Graphics processing units on the other hand have a fixed amount of memory per GPU. If the model requires more parameters than fit in memory, one needs to buy more graphics processors and then spread work over multiple GPUs. The result is an explosion of complexity. The Cerebras solution is far simpler and more elegant: by disaggregating compute from memory, the Weight Streaming architecture allows support for models with any number of parameters to run on a single CS-2.

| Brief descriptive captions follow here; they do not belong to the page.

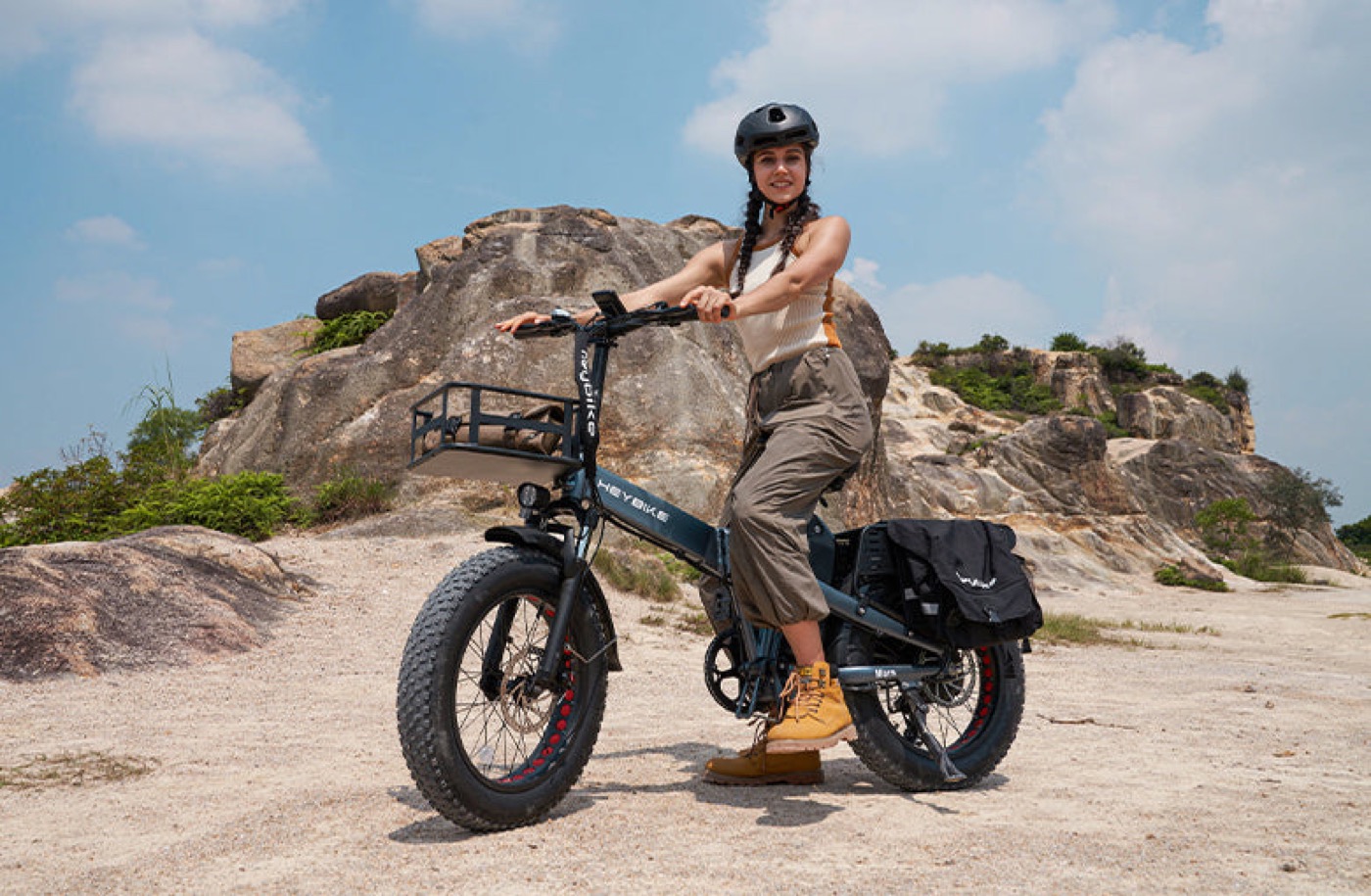 Heybike Bike Rack Pannier Bag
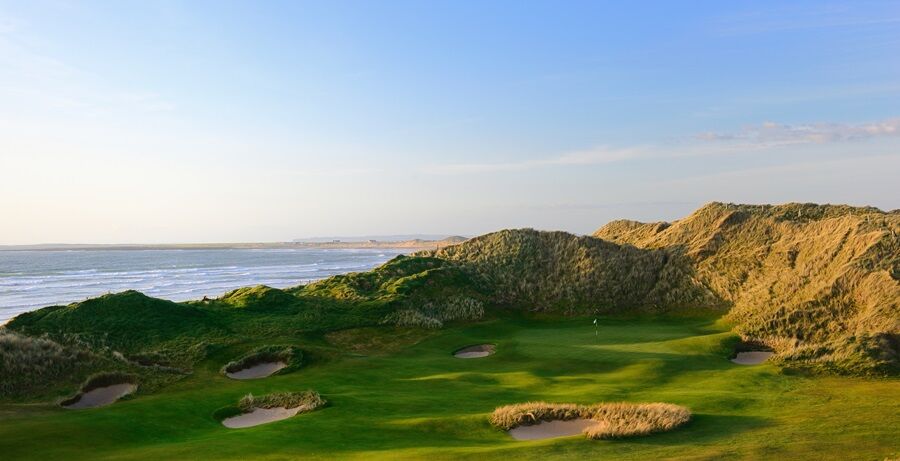 Trump International Golf Links & Hotel Дунбеґ Екстер'єр фото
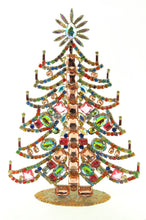 Load image into Gallery viewer, Vintage Jewelled Christmas tree No.1
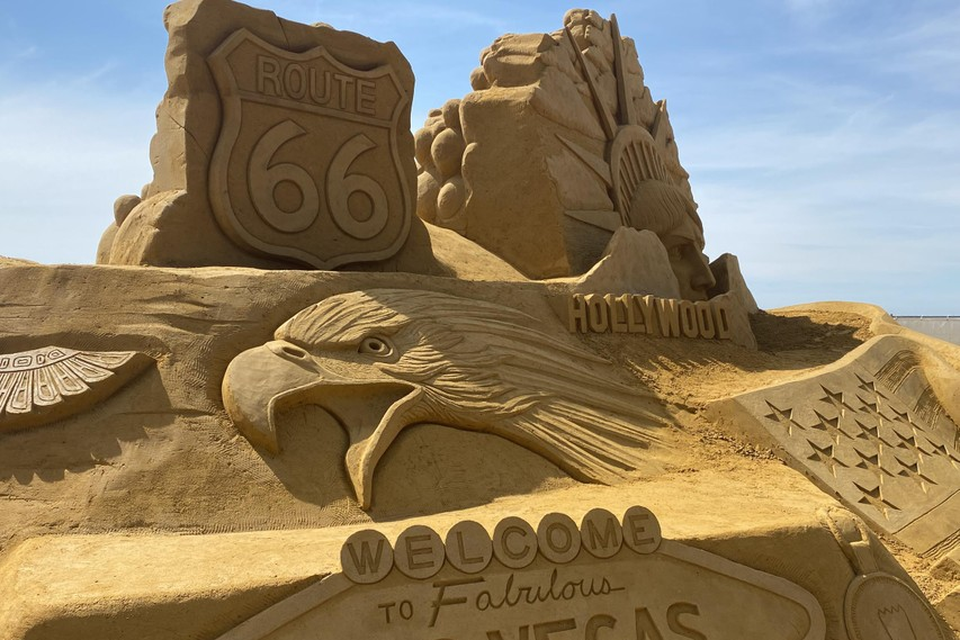 This year no sand sculpture festival in Middelkerke: « Already starting to amaze public at a new location next year » (Binnenland)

Powered by the computational capacity of the WSE-2 and the architectural elegance of the Weight Streaming architecture, Cerebras is able to support, on a single system, the largest NLP networks. By supporting these networks on a single CS-2, Cerebras reduces set up time to minutes and enables model portability. One can switch between GPT-J and GPT-Neo, for example, with a few key strokes, a task that would take months of engineering time to achieve on a cluster of hundreds of GPUs.
With customers in North America, Asia, Europe and the Middle East, Cerebras is delivering industry leading AI solutions to a growing roster of customers in the enterprise, gouvernement, and high performance computing (CHP) segments including GlaxoSmithKline, AstraZeneca, TotalEnergies, nference, Argonne National Laboratory, Lawrence Livermore National Laboratory, Pittsburgh Supercomputing Center, Leibniz Supercomputing Centre, National Center for Supercomputing Applications, Edinburgh Parallel Computing Centre (EPCC), National Energy Technology Laboratory, and Tokyo Electron Devices.